(Fifth of a series)

IN last week’s column, we discussed huge negative net interest margin as one of the reasons for Banco Filipino’s chronic financial hemorrhage.

In this issue, we will discuss how Banco Filipino misspent its already meager operating income on scandalously exorbitant management and legal fees.

For a floundering bank which earned only P165 million for a nine-month period in 2010, Banco Filipino paid P286 million in corporate officers’ fees, legal retainers, consultancy fees, legal fees and what not.

That’s 176 percent more than total income.

Due to space limitations, let me just zero in on the fees paid by Banco Filipino to director Perfecto Yasay, Jr. and his related law firms.

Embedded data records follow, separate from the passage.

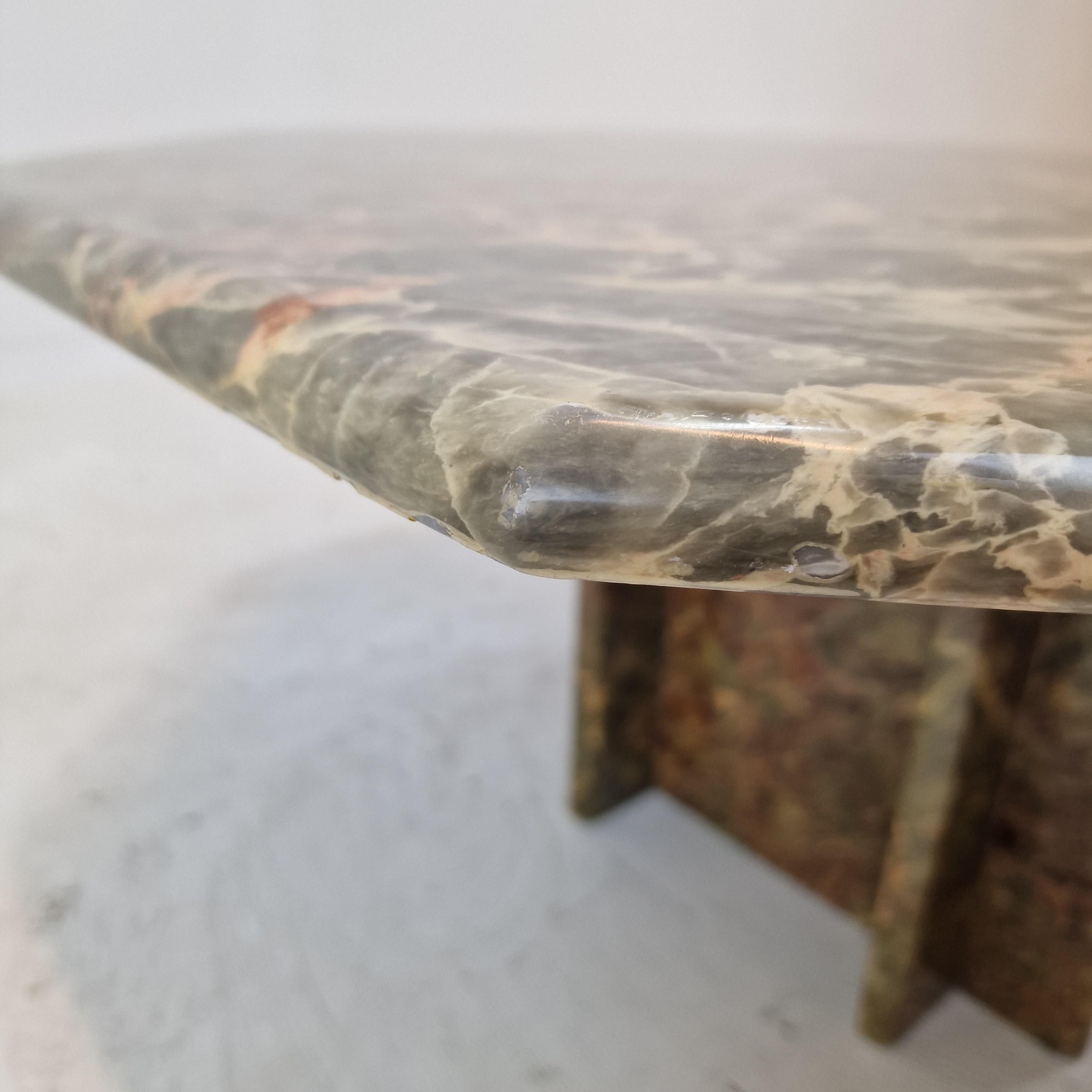 Italian Octagon Marble Coffee Table, 1980s For Sale 6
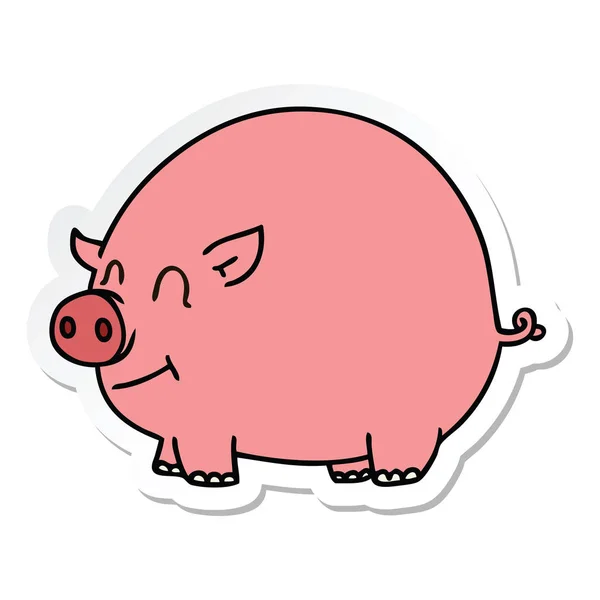 Stiker Dari Tangan Unik Ditarik Kartun Babi - Stok Vektor
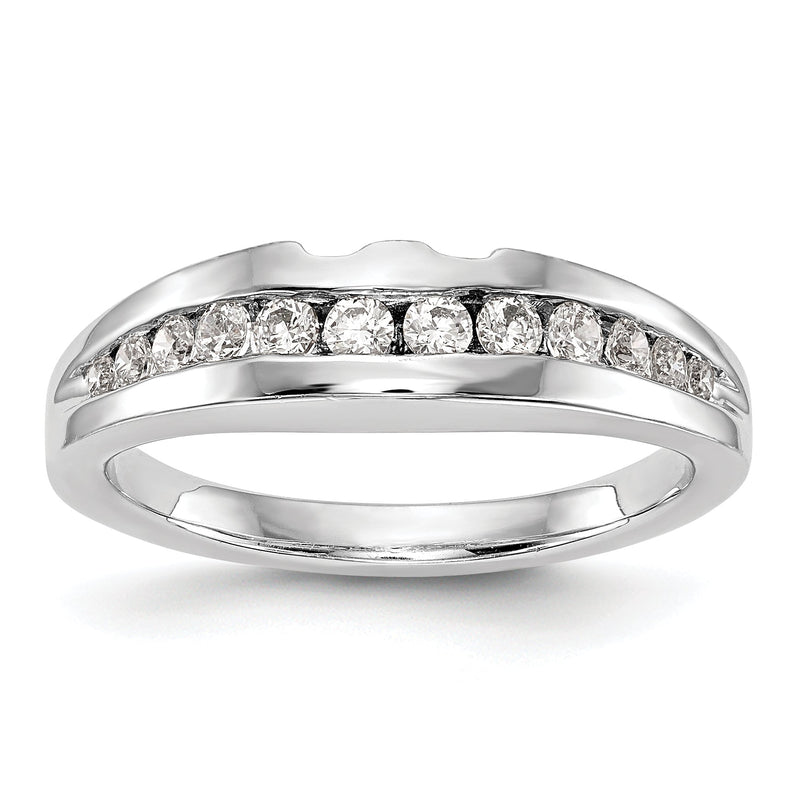 14K Weißgold Diamant-Trauring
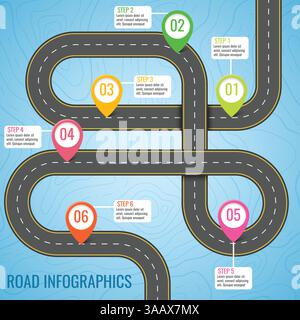Infographics vector template with road map using pointers. Top view vector elements. Road trip. Business and journey infographic design template with Stock Vector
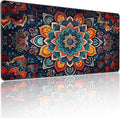 XXL Gaming Mouse Pad, Bohemian Floral Pattern, 35.4 x 15.7 Inches, Microfiber Cloth, Non-Slip Rubber Base, Extended Desk Mat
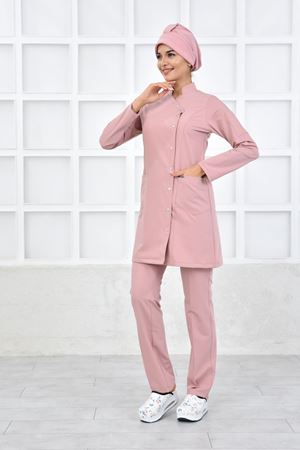 Kravaze Model Likralı Viskon Kadın  Takım Pudra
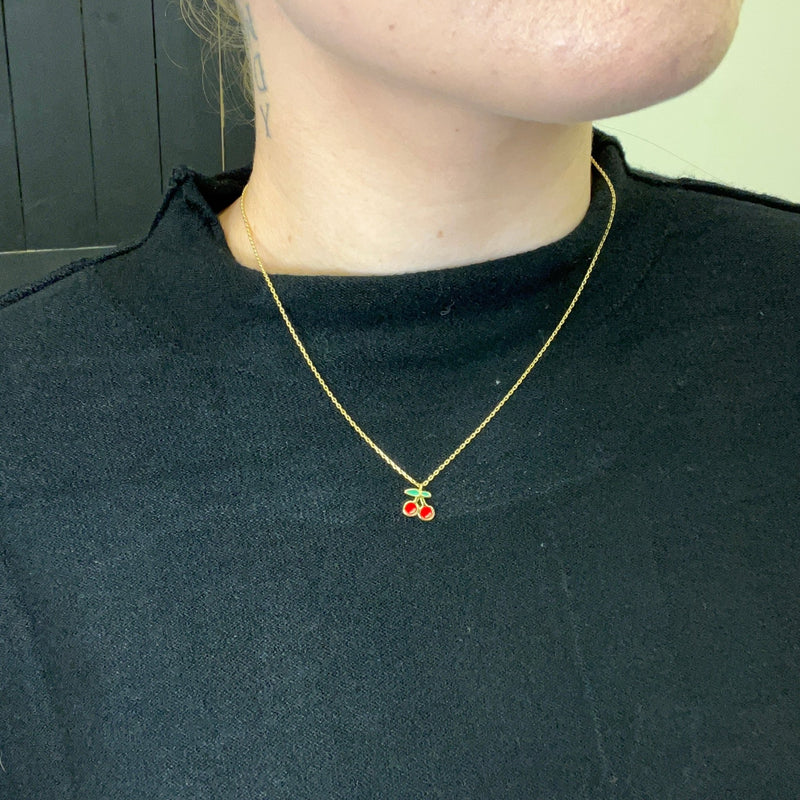 Dainty Cherry Gold Fashion Necklace - Country Lace Boutique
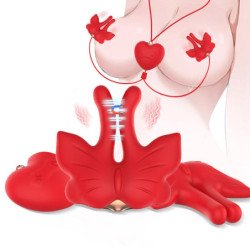 ARMONY - PINZAS MAGNÉTICAS PARA PEZONES CON VIBRACIÓN, FORMA DE MARIPOSA, COLOR ROJO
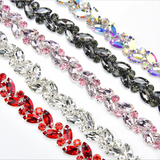 Custom Colors Precious Glass Rhinestone Chain Trim for Clothes/shoes/bags Accessories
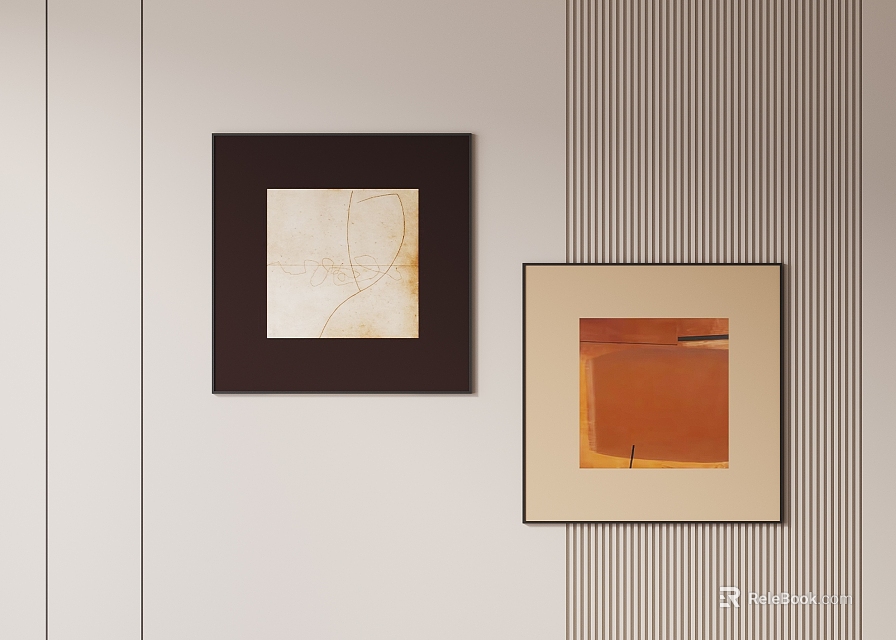 Minimalist Abstract Paintings With Light Background Lines And Orange Hue In Frames On Striped Wall 3d model 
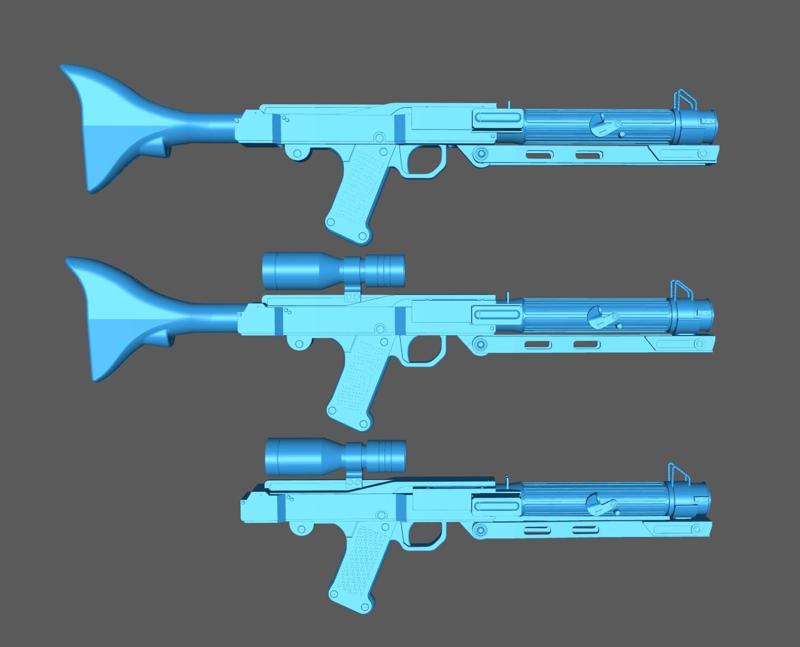 Custom variants of Andor / Mandalorian s3 DC15S blaster carbine for 1:12 and 1:6 figures plus cosplay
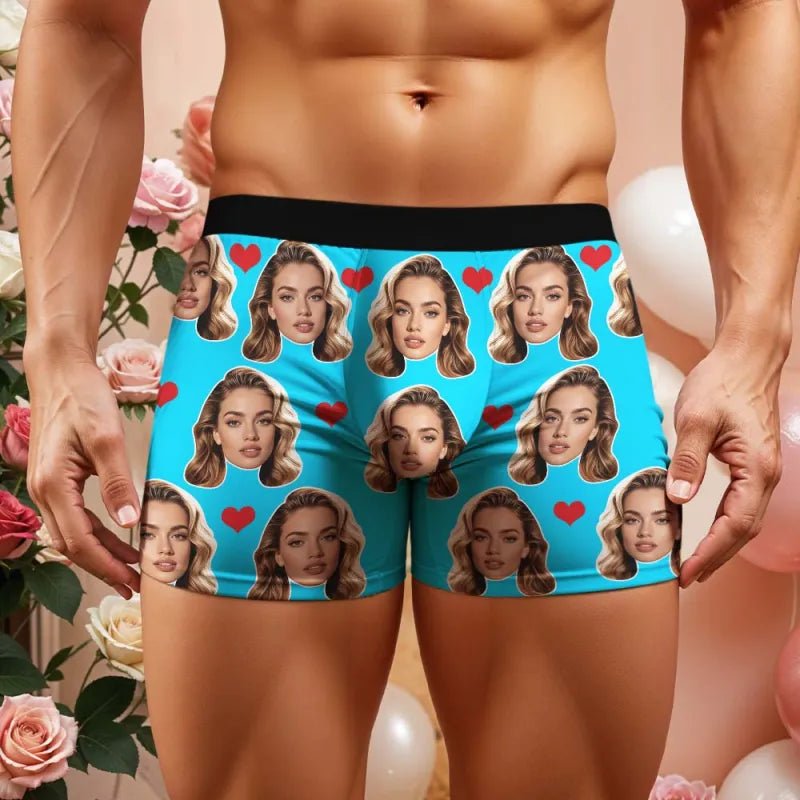 personalized face photo heart theme design mens underwear gift for boyfriend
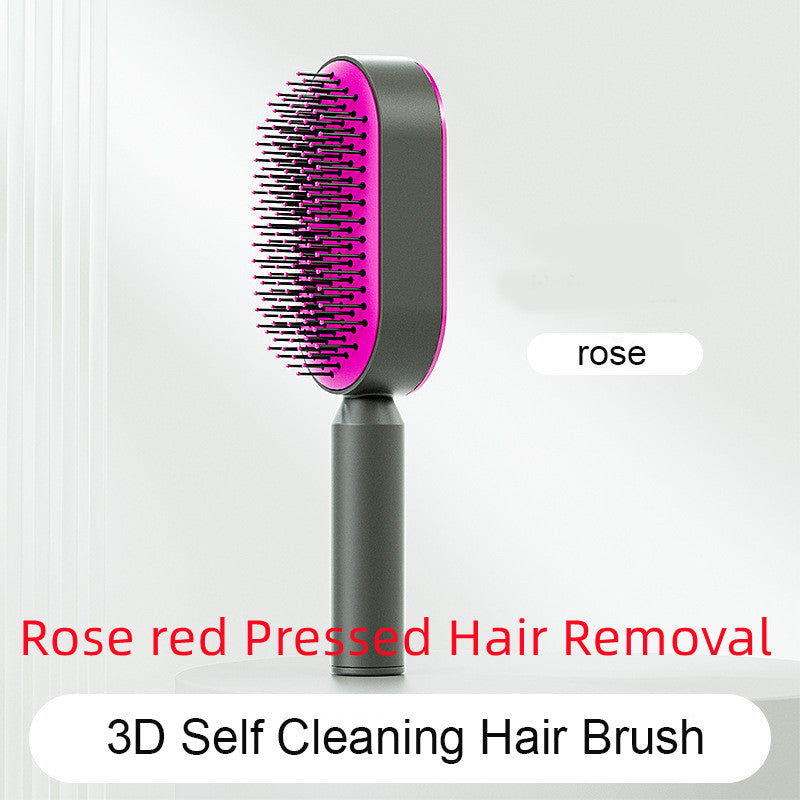 Self Cleaning Hair Brush – One Click Hair Removal & Scalp Massage Comb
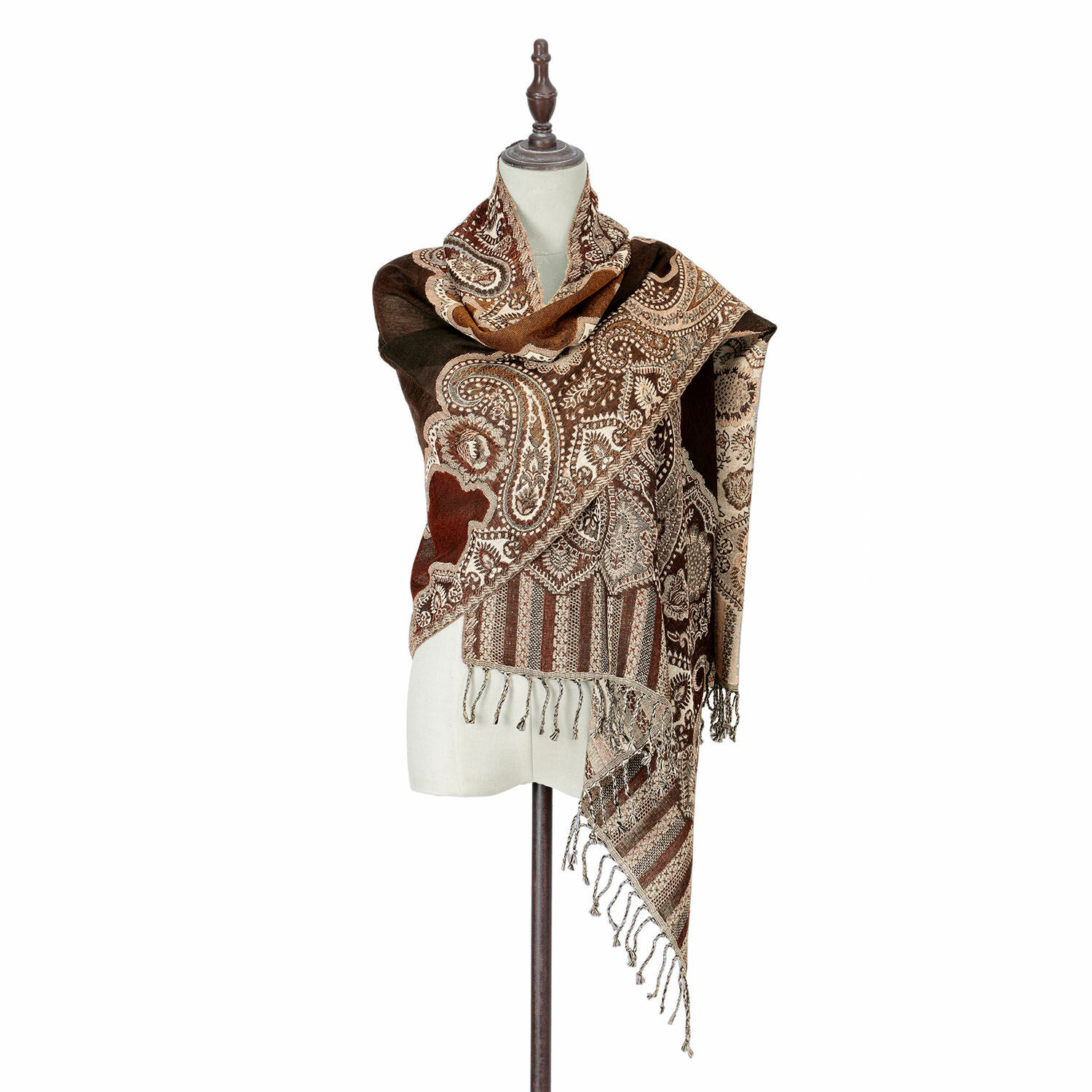 Étole Crédin Châle marron à motif paisley avec franges, tissu doux, accessoire mode pour temps frais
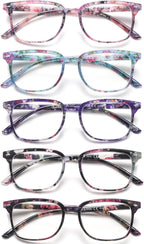 5 Pack Reading Glasses Blue Light Blocking for Women,Computer Readers with Spring Hinge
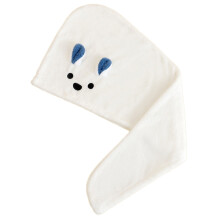 1PC Microfibre Corals Fleece Hair Towel, Turban Towel avec-Blanc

The Yasay group accounted for 36.4 percent of total management and other fees.

In only a short span of 46 days in the last two months of 2010, the law firm Yasay, Regalado, Atienza and Mendoza billed Banco Filipino, the amount of P76.2 million as follows:

Nov. 3, 2010 - P26.880-M; Nov. 19, 2010 - P35.840-M

Both fees were in relation to just one case - Civil Case No. 10-1042 (Banco Filipino v. Bangko Sentral ng Pilipinas) which is being heard by Judge Joselito Villarosa of Makati RTC Branch 66.

In the said civil case, Judge Villarosa ordered the BSP to implement an alleged rehab plan for Banco Filipino.

When the BSP went to the Court of Appeals to contest Villarosa’s decision, Yasay charged BSP with alleged contumacious refusal to abide by a lawful court order.

Yasay filed a petition for contempt against BSP, also before Judge Villarosa.

For this legal service, Yasay billed Banco Filipino on Dec. 16, 2010, the amount of P13.44 million.

The above-stated fees plus earlier payments to Yasay’s firm of P9.946 million (billed in the latter part of October) added up to P86 million for 2010.

Another firm — Escueta, Yasay & Partners — billed Banco Filipino P7.97 million for unspecified services in 2010.

In addition, Perfecto Yasay, in his individual capacity, was paid fees in the total amount of P8 million for the year 2010.

This was for services rendered as a Banco Filipino corporate officer and for “legal consultations, formulation of legal strategies and representation with various agencies of the government.”

Mind you.

We are not even talking of legal fees paid in prior years.

Atty. Harry Roque, who joined the Banco Filipino train only recently, will probably not like this.

Compared to Yasay’s firm, Roque and Butuyan Law Office was paid a “measly” P1.28 million for filing a case against Governor Tetangco, Deputy Governors Nestor Espenilla, Juan de Zuniga and members of the Monetary Board before the Ombudsman.

A group of Banco Filipino employees recently demonstrated at the Bangko Sentral.

They are barking at the wrong tree.

They should instead be picketing Perfecto Yasay and other Banco Filipino officials who approved Yasay’s outrageous fees — to the employees’ and the bank’s detriment.